::: FRAGMENTO :::

UN PADRE SABIO DE FELIZ INMORTALIDAD (4) El trauma del funeral

Aún hoy recuerdo el drama de aquella noche, cuando mi padre, por primera vez, me llevó a un concurrido funeral en una casona importante de un pueblo vecino donde trabajaba los fines de semana. 

Para la época no existían locales exclusivos para velar y despedir a los muertos, por lo tanto, el velatorio se llevaba a cabo en la propia casa o en la de quien quisiera hacer la caridad a sus parientes o rendir homenaje póstumo al difunto.

Rondaba este modesto viviente que les escribe, los siete años, y mi padre estimó normal y hasta necesario que lo acompañara hasta el mismo cuarto de velación, porque seguramente el extinto era un personaje de la región, ya que muchas personas acudieron en masa a expresarle el último adiós y a ofrecerle el pésame a la familia, agolpándose frente al portón de su casa.

:::

• LO QUE SE PIDE: Continúa el relato del funeral después de su última oración, en primera persona.

::: ENTRADAS DEL LISTADO :::

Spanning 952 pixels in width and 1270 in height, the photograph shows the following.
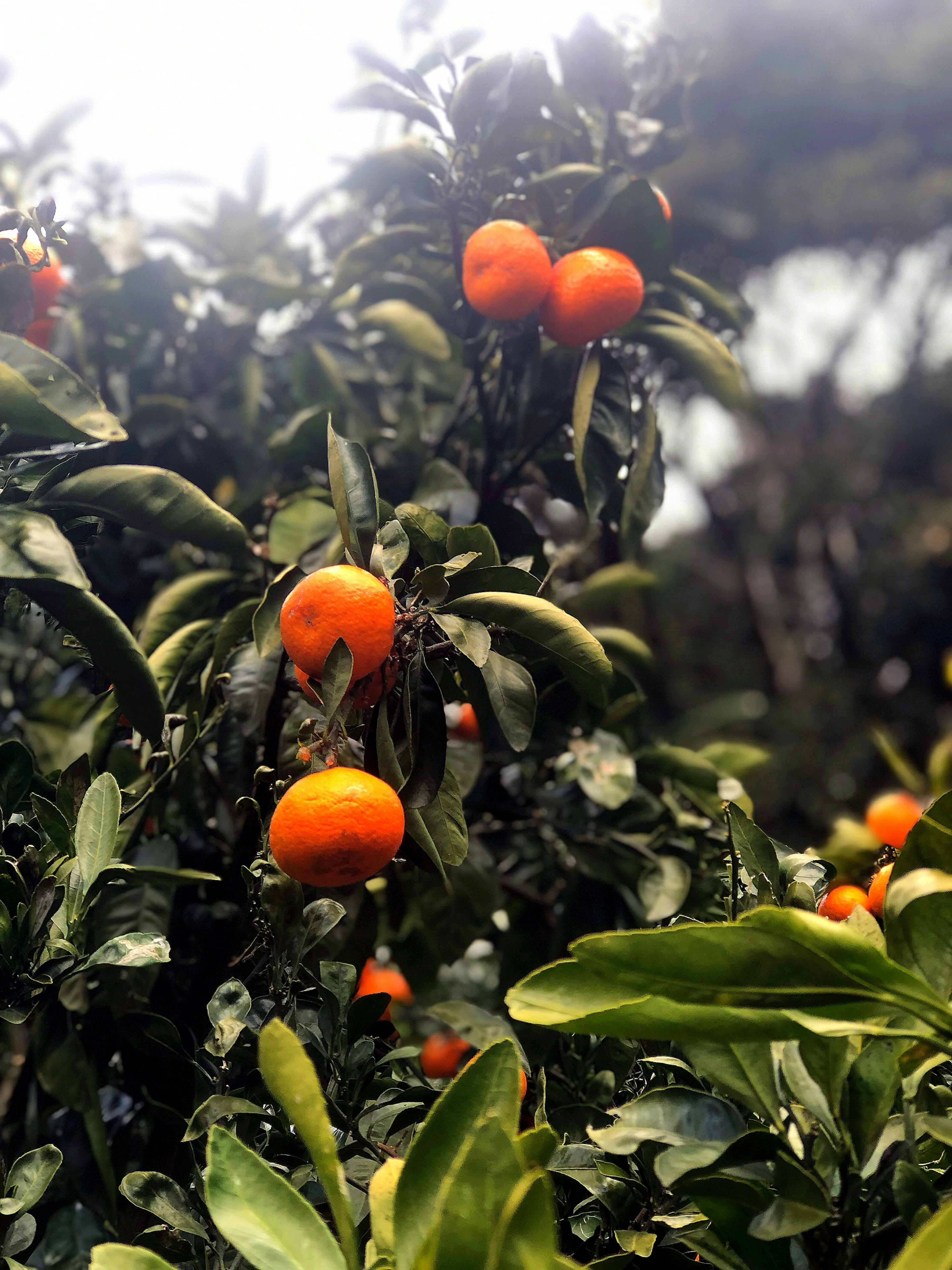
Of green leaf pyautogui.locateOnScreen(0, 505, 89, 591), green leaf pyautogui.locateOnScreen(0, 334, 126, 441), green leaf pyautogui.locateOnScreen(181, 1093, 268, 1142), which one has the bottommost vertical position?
green leaf pyautogui.locateOnScreen(181, 1093, 268, 1142)

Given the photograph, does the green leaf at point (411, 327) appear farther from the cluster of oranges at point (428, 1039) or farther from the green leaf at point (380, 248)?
the cluster of oranges at point (428, 1039)

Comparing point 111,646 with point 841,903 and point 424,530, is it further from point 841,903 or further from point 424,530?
point 841,903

:::

• RESPUESTA:
Se viene a mi memoria esa experiencia impactante no sólo por ser la primera vez que me acercaba a la ventanita de un féretro, a mirar la cara de un cadáver, sino por la angustia que, momentos antes, me produjo el encargado del portón, quien, dejando pasar rápidamente a mi padre, al notar mi presencia, se puso delante mío, en un intento por impedir mi entrada. Ante lo cual, quise entrar a la brava, con la mala suerte que el fulano fue más rápido que yo, dejándome atorado entre la hoja de la puerta y el marco, mientras me advertía con voz agresiva que tenía órdenes expresas de no dejar pasar a menores. Mi terror fue causado entonces por la viva imaginación de que estaba preso, perdiendo a mi padre, y quedándome solo entre desconocidos, por culpa de querer velar a un muerto. 

Por suerte, la tragedia inventada por mí duró poco, por cuanto mi padre giró rápidamente sobre sus pasos y le aclaró al portero que yo era su hijo, que me dejara pasar. Sentí mucho alivio y rápidamente me aferré a su mano para ir en busca del ataúd. Una vez ahí, examiné sin parpadear, a través del pequeño cristal rectangular, el rostro pálido de aquel hombre inerte, atisbando el más imperceptible movimiento de sus párpados entornados o el temblor más leve en la comisura de sus labios. Concluía al cabo de largos segundos que la muerte era precisamente eso, quedarse en absoluto quietismo, en inercia irrevocable, a merced de la inminente corrupción en una bóveda o bajo la tierra del cementerio.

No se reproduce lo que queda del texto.